··· SUPPLIED TEXT ···

API request with multiple parameters
# 4 - Ask for views with 'police' in the name but set a limit of just returning two views
url = 'http://data.cityofchicago.org/api/views.json?name=police&limit=2'
u = urlopen(url)
views = load(u)
numViews = len(views)
print '\nAsk for \"police\" in name and limit to two views.  Number of views returned = %s' % numViews
for view in views:
   print '   ', view['name']
Using the & character between name/value pairs, you can string together multiple parameters for your service request.  Here we ask for the views with police in the name but with a limit of returning just two views.  Instead of getting the eight views that have police in the name, we get just the first two.


Generalizing
You can use this type of code to make all the requests detailed on the reference card in Example #10.  Just plug in the URL you wish to use.  You can use the ? to string together name/value parameters shown on the reference card.  If any of your parameters have multiple words in the value, use the +.

··· ENTRIES ···

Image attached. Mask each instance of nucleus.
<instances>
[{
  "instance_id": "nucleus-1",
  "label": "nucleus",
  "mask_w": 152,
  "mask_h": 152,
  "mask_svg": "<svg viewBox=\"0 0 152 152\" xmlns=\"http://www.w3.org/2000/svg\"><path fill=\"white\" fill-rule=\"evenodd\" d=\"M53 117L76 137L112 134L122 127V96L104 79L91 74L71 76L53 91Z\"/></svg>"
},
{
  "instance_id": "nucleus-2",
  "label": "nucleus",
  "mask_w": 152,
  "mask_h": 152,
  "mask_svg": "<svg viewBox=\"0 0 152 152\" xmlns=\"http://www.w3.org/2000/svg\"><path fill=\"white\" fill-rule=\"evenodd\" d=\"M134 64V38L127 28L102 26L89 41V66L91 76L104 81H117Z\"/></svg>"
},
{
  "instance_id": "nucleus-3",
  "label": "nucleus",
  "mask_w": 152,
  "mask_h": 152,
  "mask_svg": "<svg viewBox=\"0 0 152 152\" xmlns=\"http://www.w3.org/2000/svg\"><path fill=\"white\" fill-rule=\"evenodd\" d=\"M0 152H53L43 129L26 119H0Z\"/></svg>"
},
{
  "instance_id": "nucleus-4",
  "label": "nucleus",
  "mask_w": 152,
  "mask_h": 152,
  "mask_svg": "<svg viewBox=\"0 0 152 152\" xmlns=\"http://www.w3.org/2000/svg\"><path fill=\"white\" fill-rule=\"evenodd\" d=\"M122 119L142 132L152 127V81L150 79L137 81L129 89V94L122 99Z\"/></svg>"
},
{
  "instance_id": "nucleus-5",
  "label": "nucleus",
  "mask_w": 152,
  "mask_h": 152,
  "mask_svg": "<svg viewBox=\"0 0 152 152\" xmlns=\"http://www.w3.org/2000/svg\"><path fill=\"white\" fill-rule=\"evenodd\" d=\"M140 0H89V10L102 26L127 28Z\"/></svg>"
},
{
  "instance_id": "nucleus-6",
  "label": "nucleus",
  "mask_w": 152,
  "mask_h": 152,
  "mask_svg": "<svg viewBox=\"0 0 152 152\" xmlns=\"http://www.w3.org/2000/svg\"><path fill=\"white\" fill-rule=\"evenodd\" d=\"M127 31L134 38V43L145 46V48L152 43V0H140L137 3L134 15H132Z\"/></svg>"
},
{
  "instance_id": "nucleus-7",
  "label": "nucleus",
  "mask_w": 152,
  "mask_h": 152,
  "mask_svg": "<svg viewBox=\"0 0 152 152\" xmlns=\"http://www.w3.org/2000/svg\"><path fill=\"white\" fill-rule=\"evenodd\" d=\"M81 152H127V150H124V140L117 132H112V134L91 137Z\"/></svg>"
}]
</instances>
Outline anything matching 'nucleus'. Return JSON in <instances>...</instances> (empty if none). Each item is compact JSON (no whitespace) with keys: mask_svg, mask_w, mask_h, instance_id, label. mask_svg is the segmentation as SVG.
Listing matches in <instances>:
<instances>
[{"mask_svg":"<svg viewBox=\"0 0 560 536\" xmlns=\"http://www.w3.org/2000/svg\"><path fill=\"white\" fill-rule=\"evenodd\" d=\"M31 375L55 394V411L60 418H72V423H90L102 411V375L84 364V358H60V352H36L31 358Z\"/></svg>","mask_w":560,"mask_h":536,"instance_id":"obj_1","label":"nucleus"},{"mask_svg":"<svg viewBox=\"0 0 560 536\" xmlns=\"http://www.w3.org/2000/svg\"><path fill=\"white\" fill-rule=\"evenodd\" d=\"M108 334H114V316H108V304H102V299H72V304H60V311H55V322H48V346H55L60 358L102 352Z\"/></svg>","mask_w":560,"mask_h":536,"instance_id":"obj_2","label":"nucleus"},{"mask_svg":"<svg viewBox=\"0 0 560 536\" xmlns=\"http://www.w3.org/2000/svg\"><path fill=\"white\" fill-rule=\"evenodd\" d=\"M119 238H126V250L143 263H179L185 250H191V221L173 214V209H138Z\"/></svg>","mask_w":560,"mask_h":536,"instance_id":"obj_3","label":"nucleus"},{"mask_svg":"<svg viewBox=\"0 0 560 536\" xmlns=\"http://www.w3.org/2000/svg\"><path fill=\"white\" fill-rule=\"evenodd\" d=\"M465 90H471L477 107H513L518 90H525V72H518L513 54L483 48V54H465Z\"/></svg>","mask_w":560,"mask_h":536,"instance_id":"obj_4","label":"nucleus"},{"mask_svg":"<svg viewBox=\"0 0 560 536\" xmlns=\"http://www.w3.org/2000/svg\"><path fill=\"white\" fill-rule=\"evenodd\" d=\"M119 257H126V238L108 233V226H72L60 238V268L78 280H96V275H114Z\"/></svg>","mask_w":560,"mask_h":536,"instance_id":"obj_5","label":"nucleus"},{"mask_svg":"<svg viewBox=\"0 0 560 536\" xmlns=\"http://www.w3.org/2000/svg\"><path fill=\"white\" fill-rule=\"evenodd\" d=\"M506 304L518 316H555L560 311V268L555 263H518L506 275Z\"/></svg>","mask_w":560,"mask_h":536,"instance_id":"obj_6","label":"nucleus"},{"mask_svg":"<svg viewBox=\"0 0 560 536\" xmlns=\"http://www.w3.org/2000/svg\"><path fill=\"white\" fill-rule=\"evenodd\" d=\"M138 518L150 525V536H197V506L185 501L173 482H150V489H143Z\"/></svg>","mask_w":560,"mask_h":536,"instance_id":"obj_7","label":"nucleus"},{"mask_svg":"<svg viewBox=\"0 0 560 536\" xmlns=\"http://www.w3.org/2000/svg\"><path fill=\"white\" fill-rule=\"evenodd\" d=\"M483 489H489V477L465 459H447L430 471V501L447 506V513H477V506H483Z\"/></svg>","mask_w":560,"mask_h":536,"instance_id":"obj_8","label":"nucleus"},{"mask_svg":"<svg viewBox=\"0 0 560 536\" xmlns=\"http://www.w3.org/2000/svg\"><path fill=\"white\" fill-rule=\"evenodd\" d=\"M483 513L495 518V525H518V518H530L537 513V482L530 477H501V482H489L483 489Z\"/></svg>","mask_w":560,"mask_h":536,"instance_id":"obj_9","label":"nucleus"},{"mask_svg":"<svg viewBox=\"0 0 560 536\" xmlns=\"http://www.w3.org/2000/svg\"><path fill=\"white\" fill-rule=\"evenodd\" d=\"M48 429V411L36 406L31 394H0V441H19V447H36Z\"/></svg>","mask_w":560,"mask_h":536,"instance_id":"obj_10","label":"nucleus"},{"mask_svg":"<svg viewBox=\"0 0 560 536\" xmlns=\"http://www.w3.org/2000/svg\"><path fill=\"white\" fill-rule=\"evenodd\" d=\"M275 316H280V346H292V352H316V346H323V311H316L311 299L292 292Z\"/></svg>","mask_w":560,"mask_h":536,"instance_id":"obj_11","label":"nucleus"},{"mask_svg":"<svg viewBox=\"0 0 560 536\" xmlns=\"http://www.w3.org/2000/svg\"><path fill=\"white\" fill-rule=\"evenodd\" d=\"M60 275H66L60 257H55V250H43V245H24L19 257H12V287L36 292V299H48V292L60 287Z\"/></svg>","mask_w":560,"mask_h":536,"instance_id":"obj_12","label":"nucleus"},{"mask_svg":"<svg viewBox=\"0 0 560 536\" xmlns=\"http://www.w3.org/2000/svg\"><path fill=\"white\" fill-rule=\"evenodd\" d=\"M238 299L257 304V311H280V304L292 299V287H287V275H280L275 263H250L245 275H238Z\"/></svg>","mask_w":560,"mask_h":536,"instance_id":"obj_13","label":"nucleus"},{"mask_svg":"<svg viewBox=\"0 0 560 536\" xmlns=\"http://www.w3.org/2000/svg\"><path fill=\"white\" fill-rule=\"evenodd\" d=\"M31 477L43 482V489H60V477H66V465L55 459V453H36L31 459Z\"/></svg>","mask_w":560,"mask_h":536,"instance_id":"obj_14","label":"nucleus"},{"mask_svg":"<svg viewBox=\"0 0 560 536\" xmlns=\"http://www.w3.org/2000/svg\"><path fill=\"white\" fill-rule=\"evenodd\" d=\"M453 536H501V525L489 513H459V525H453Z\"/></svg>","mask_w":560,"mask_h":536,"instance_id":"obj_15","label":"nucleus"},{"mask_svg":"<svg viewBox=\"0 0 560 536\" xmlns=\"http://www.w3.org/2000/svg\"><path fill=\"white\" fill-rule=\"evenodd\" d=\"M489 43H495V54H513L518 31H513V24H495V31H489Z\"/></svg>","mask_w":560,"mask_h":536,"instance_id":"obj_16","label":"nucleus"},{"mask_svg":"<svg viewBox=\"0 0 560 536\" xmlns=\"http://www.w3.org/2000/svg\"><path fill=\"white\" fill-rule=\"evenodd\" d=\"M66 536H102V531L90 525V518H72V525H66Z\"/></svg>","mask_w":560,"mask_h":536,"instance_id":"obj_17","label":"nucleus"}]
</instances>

···

=== STATED GOAL 1 ===
Rewrite the paragraph that begins "Using the & character" from the API request excerpt as a short bulleted list that keeps its main facts.
=== STATED GOAL 2 ===
From the API request excerpt, quote the passage between "API request with" and "the first two.", inclusive.

=== RESULT 1 ===
- Multiple parameters can be combined in one service request by placing the & character between name/value pairs.
- The example requests views with police in the name, limited to two.
- Instead of all eight matching views, only the first two are returned.

=== RESULT 2 ===
API request with multiple parameters
# 4 - Ask for views with 'police' in the name but set a limit of just returning two views
url = 'http://data.cityofchicago.org/api/views.json?name=police&limit=2'
u = urlopen(url)
views = load(u)
numViews = len(views)
print '\nAsk for \"police\" in name and limit to two views.  Number of views returned = %s' % numViews
for view in views:
   print '   ', view['name']
Using the & character between name/value pairs, you can string together multiple parameters for your service request.  Here we ask for the views with police in the name but with a limit of returning just two views.  Instead of getting the eight views that have police in the name, we get just the first two.